Because understanding ‘vol’ in these times can add a dynamic to your trading and risk management.
With vol at the record, all-time highs for the likes of the S&P 500 using the VIX as an indicator for the daily implied move can be vital to trade determination.
Without diving too far into statistics and modelling one can work out the daily implied moved by working out the square root of time.
That is the square root of 252 days (the amount trading days in a year) which equals 15.8 (rounded).
From there divide the current VIX index by 15.8 – so using the max VIX of 82 the implied move in the S&P 500 was +/- 5.2% per day.

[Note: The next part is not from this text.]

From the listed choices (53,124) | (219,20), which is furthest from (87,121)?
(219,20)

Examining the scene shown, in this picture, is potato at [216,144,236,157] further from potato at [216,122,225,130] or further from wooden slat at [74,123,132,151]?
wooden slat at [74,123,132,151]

It’s important to acknowledge that volatility does now recognise direction. However, rampant vol is due to mass increases input buying due to high levels of market selling. Therefore, one can conclude that for most of the time, the market is likely to fall in high bouts of volatility.
This simple calculation can give you a base to understand your trading risk and price ranges.
Therefore using the S&P 500 again the implied daily range, with a VIX of 82 is 10.4% (+5.2% or -5.2%) examples of which we have seen think the 13th of March when the ASX initially fell over 4.7% to then rally back and close up over 4.4%.
If you can understand vol, it can give you a base for your trading risk. And in understanding your trading risk allows you to make more informed trading decisions.